The developers have worked hard to capture the character and specific benefits provided in the real aircraft by Quest and in doing this they have added real value to the model, the whole experience of flying the Kodiak, and what makes it different from others. This explains why the X-Plans store says:
“The Quest Kodiak is the bush plane of the 21st century, capable of delivering payload or passengers in any part of the world!”
The Kodiak is described as an exceptional model by the X-Plane.Org store details and it certainly lives up to that billing. Every part of the model is created in detail and the emphasis is around recreating the character and capabilities of the real thing. Looking at the list of features and benefits provided on the X-Plane store page the model does not disappoint. The detailed graphics both inside and out, and the sounds provided, create a very immersive flight experience.
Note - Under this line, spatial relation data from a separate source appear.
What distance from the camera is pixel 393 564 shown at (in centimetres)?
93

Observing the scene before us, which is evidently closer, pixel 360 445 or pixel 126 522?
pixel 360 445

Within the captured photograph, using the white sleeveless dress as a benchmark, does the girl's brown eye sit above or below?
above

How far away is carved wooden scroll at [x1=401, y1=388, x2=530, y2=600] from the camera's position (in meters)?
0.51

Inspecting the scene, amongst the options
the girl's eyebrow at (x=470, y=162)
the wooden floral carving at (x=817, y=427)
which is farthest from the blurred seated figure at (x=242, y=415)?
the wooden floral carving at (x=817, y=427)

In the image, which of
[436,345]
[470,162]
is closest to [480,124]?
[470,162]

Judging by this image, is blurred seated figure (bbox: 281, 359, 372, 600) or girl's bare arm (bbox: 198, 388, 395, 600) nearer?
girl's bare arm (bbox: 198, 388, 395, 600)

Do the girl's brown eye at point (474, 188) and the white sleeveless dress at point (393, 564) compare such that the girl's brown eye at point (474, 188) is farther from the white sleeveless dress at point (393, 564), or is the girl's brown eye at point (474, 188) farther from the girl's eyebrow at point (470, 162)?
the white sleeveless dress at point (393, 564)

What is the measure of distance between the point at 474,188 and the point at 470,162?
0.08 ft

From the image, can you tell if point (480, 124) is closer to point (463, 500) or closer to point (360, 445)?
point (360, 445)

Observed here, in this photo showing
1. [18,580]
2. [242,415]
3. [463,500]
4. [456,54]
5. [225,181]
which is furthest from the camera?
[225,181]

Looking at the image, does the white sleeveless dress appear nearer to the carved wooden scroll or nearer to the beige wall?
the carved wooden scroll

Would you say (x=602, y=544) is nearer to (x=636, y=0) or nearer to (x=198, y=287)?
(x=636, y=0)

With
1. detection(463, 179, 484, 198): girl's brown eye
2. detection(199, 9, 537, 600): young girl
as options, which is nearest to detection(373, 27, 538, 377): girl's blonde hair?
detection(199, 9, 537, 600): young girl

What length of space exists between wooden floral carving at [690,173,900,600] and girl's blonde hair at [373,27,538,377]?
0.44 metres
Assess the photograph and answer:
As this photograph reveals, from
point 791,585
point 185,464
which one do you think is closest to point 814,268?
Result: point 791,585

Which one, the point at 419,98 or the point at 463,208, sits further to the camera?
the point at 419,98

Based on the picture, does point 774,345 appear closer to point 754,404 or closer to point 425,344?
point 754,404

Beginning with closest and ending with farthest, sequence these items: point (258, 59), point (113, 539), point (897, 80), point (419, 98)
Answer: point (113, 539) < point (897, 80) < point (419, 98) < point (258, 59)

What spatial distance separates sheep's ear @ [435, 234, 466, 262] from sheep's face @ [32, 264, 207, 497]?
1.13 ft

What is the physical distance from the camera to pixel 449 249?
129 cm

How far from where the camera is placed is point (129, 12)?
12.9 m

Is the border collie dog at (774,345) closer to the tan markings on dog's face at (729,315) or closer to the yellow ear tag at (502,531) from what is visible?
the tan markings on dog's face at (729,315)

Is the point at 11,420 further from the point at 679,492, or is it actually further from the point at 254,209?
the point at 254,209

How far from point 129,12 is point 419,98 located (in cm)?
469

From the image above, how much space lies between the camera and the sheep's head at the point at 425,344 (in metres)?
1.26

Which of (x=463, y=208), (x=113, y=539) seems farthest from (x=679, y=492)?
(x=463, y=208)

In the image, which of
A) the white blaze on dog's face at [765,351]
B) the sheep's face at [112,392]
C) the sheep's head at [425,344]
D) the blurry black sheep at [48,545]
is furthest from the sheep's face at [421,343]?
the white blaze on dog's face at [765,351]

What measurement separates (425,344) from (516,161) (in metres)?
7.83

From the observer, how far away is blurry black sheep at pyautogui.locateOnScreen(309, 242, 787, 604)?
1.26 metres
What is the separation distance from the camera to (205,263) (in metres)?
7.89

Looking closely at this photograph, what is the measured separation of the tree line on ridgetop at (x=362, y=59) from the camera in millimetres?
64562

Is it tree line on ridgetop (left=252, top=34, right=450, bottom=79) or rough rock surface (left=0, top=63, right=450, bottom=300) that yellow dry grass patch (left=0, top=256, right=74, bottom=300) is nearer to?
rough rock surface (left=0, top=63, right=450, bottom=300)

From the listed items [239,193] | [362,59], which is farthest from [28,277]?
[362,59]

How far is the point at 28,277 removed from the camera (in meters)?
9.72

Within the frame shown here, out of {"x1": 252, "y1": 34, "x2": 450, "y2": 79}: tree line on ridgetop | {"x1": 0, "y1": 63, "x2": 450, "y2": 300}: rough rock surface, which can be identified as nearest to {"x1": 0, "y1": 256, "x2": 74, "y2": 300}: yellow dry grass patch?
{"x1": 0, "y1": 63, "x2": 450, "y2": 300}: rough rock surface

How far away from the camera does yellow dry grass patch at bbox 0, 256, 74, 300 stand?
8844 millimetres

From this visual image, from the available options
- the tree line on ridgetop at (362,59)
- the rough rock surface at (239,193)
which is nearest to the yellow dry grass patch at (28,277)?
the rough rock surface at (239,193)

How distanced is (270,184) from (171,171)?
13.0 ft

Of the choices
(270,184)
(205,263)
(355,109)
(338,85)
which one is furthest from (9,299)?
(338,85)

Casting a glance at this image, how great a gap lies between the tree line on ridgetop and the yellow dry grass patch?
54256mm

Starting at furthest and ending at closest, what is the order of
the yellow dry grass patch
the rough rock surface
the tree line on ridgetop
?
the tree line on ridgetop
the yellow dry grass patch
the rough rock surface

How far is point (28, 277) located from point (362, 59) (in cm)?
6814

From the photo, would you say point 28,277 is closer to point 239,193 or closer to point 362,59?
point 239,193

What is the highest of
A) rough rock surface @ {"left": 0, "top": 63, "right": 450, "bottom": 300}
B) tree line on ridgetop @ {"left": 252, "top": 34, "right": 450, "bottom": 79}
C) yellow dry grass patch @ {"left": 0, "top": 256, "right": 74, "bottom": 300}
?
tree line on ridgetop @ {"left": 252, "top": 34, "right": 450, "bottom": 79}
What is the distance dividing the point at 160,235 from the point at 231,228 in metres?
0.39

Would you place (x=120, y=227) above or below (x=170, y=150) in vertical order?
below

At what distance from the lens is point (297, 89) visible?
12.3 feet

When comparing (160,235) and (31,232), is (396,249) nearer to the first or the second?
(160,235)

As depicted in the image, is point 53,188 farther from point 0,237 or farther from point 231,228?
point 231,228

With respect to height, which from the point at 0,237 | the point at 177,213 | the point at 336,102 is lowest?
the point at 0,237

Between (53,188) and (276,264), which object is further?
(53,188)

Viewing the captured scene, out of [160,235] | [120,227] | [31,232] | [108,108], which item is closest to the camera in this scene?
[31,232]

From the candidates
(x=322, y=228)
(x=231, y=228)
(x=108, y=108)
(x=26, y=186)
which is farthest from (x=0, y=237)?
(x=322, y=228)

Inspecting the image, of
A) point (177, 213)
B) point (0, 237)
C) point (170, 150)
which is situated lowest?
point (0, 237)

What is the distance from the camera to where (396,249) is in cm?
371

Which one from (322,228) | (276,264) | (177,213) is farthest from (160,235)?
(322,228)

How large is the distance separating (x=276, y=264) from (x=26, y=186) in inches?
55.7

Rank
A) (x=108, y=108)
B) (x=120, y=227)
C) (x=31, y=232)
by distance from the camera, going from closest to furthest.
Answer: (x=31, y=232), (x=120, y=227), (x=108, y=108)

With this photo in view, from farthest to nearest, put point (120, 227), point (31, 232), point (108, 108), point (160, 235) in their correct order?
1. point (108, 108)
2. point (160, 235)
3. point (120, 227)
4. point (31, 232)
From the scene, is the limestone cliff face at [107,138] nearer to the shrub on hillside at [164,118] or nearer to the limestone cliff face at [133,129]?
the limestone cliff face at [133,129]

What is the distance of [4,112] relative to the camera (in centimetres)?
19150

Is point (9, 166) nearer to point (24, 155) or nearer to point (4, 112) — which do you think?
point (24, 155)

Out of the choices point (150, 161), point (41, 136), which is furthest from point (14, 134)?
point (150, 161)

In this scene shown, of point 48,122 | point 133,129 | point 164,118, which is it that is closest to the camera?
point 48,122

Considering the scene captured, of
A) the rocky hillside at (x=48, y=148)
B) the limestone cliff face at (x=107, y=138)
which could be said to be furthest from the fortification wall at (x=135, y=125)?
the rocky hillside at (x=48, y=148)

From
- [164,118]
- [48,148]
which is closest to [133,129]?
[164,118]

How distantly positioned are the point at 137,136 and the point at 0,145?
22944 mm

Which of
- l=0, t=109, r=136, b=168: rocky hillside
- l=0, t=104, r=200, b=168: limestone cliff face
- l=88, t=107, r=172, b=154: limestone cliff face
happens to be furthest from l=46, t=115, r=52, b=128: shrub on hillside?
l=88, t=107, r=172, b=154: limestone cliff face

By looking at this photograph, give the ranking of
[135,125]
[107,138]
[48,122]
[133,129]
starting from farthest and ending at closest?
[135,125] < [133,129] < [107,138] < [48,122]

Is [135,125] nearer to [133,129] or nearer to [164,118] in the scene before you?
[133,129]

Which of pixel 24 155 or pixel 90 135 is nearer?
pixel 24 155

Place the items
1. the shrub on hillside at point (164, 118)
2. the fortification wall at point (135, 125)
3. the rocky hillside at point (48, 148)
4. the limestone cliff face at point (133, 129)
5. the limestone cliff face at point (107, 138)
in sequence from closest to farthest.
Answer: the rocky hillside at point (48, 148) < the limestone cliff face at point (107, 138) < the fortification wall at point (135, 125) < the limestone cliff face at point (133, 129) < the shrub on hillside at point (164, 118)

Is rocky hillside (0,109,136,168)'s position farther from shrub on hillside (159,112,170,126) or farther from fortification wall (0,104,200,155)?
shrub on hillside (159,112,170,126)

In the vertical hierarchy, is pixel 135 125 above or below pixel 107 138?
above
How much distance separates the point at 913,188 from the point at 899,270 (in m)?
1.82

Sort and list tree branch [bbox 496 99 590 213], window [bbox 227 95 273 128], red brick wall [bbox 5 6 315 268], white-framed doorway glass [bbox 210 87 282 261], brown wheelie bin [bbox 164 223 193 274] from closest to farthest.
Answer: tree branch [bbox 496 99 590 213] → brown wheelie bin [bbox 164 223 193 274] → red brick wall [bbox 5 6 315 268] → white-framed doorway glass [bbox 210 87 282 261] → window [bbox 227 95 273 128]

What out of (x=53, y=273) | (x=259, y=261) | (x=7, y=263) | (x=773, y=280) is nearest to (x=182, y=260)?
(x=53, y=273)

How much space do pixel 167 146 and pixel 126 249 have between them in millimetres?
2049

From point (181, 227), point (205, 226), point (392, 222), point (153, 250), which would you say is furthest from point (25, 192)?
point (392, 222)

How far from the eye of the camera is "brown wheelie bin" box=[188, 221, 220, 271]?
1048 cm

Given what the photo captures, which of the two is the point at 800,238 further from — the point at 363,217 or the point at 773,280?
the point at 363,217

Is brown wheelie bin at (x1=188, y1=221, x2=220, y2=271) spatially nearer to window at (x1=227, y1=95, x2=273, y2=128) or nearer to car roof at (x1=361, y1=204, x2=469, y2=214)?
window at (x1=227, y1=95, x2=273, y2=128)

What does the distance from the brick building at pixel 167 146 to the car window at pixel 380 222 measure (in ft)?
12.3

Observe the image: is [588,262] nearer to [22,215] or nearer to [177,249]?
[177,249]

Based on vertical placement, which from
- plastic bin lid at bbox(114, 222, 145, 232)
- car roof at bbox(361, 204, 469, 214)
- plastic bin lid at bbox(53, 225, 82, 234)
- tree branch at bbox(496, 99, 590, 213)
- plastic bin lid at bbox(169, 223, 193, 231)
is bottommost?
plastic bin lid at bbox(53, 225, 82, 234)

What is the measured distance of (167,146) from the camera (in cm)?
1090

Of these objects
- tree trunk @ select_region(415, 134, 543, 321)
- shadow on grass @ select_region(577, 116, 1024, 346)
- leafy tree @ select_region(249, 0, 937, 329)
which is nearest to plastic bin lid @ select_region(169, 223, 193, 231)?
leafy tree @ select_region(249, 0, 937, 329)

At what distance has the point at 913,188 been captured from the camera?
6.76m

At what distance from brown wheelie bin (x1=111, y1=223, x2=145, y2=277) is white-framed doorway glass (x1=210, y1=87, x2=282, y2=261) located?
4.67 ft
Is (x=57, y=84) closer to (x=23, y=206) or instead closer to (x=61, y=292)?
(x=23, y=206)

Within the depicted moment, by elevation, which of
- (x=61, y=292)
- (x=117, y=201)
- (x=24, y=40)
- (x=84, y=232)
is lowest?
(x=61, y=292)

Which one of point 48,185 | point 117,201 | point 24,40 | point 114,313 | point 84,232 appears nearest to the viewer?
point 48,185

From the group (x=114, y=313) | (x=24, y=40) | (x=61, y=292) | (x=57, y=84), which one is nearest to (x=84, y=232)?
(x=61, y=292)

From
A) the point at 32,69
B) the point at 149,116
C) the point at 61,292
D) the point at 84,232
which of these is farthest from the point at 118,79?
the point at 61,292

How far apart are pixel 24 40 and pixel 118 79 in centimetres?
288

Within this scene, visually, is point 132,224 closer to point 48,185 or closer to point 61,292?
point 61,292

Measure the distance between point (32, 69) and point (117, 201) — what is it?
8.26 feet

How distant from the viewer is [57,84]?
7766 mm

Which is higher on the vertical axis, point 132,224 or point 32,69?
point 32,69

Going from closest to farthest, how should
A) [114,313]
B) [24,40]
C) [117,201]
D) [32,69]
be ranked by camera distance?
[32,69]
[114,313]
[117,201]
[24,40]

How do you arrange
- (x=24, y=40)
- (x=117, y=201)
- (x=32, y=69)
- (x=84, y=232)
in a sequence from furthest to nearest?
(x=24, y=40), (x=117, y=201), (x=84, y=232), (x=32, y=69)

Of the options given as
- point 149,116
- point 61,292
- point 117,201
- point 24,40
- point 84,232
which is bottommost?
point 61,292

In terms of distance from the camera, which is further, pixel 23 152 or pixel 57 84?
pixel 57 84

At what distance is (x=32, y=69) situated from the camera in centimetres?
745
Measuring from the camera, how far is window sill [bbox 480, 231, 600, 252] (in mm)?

The areas of the aircraft that are modelled to work and move really add to the value of the aircraft and allow the user to experience the various considerations when using this aircraft for real. The developers have worked very hard to not only create a very realistic model but also to enable the user to customise the aircraft, within sensible boundaries, to make it the variant they want it to be.
This is done with a very user friendly interface, though some parts would be even easier if some documentation were to be updated. This model creates an aircraft which is great to fly in any environment and either as a means of experiencing X-Plane all the way to realistic failures and changes of flight characteristics due to fuel, passengers and cargo, all of which can be customised to suit the user.
The developers have created a great model which can be used to create numerous and varied flight experiences whilst maintaining the character and behaviours for which the real aircraft is known.